**SOURCE EXTRACT**
________________

You might still be searching for something that finally helps, but you’re probably tired of productivity hacks, mindset shifts, and endless ways to “get on top of yourself”.


You’re probably already doing plenty.


What I see again and again in my work with women with ADHD is not a lack of effort, insight, or care. It’s the opposite. So many women are capable, reflective, intelligent, and deeply committed to doing life well. Yet despite all that effort, something still feels off. Life feels heavier than it should. Harder to sustain. Like you’re constantly pushing uphill.


That’s where alignment comes in.


The Aligned Ecology Model (AEM) is the framework that underpins my work. It starts from a simple but often overlooked truth: wellbeing isn’t about fixing yourself. It’s about how well your life fits you.

AEM looks at wellbeing through two interconnected lenses: your inner ecology and your outer ecology.


Your inner ecology is everything happening inside you. Your mind, body, emotions, energy, needs, values, and the different parts of you that have developed over time. Parts that learned to over-achieve, people-please, push through, or stay hyper-vigilant just to cope. These parts aren’t flaws. They’re adaptive responses.


Your outer ecology is the world around you. Your work, home, relationships, finances, systems, routines, environments, and expectations. These structures either support your nervous system and brain, or quietly drain them.


When your inner and outer ecologies are aligned, life feels easier. There’s more flow. More clarity. Less self-attack. When they’re misaligned, everything costs more energy, even the basics.

Most women with ADHD have spent years assuming that when something isn’t working, the problem must be them. That belief alone creates enormous strain.


This is where the Anti-Fix Approach (AFA) comes in.


The Anti-Fix Approach is the how. It’s a gentle, practical process designed to help you stop fixing yourself and start designing a life that actually works for you. It follows four steps: Decode, Deconstruct, Design, and Align.


Decode is the what.

It’s about slowing down and noticing what’s actually happening, inside you and around you, without judgement. We pay attention to both friction and flow. Where things feel hard, draining, or effortful, and where things feel easier, energising, or more natural.

We notice patterns, energy shifts, emotional responses, body signals, and moments of ease. Nothing needs fixing yet. We’re simply gathering information about how your system responds.

This step builds self-awareness and self-trust, rather than more self-criticism.


Deconstruct is the why.

Once we can see what’s happening, we explore why certain areas feel out of sync and why others flow more easily.

________________

**PROBLEMS AND TASKS**
1. Set down the part of the passage on the Aligned Ecology Model that runs from "Decode is the" up to and including "or more natural.", word for word.
2. Answer these questions about the passage on the Aligned Ecology Model:
(a) What are the four steps of the Anti-Fix Approach?
(b) Through which two lenses does the Aligned Ecology Model look at wellbeing?
(c) Which step does the passage call "the why"?
3. Can you continue the passage on the Aligned Ecology Model from its last sentence?
The lines after this passage aren't needed for anything here.

**DATA SEGMENT**
________________

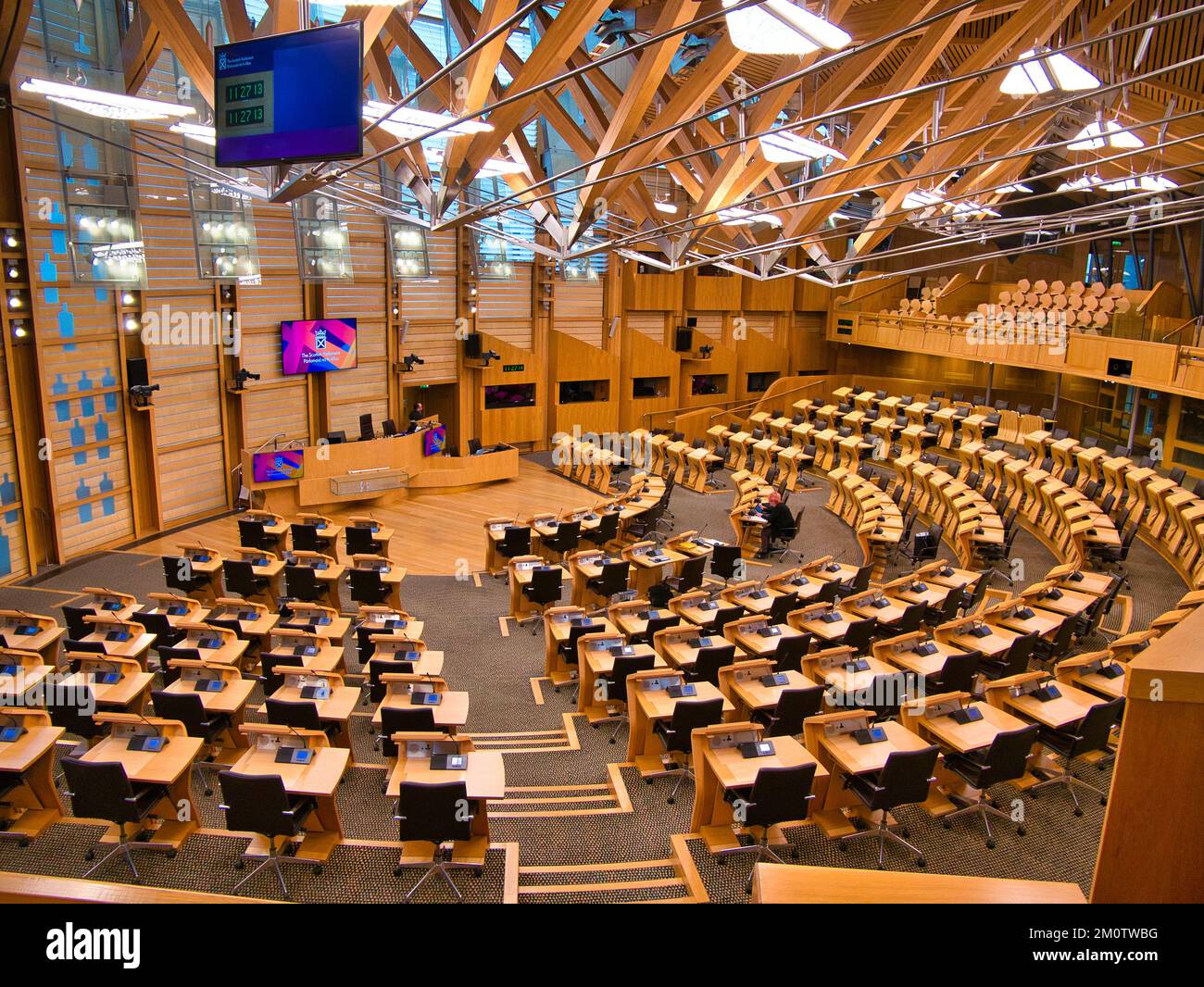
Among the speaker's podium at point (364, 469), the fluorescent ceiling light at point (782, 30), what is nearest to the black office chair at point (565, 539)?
the speaker's podium at point (364, 469)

________________

**OUTPUTS**
1.
Decode is the what.

It’s about slowing down and noticing what’s actually happening, inside you and around you, without judgement. We pay attention to both friction and flow. Where things feel hard, draining, or effortful, and where things feel easier, energising, or more natural.

2.
(a) Decode, Deconstruct, Design, and Align.
(b) Your inner ecology and your outer ecology.
(c) Deconstruct.

3.
Is there an inner pattern or protective part involved? A belief or habit shaped by past experience? Or is there something in the outer world, like a system, expectation, relationship, or environment, that fits you well or doesn’t?

Often it’s both. Naming this brings clarity and relief, and replaces “what’s wrong with me?” with “what makes sense here?”


Design is the how.

This is where we explore how things could work better, based on what you now understand. There’s no pressure to act yet. We’re simply designing possibilities.

We consider what would support more flow and reduce unnecessary friction, both internally and externally. This might include new ways of relating to yourself, different boundaries or expectations, or alternative systems and environments that better match your needs and energy.

Design is a gentle, creative process that focuses on fit rather than force, and opens up a sense of choice and possibility.


Align is the lived practice.

This is where the design is gently brought into real life. You try things out, notice how they feel in your body, energy, and day-to-day experience, and make small adjustments over time. What supports flow gets strengthened. What creates friction gets softened or reworked.

Alignment works more like north on a compass than a destination on a map. It gives you direction, not a final endpoint. You use it to orient yourself, notice when you’ve drifted, and gently course-correct as life changes.


Less force. More ease. More sustainability.


This work offers clarity. It gives language to experiences that often feel vague or overwhelming. And importantly, it offers a plan. Not a rigid program or one-size-fits-all solution, but a map you can return to again and again as your life changes.


You’re not broken. You’re not behind. And you don’t need fixing.


Sometimes, you just need a different map.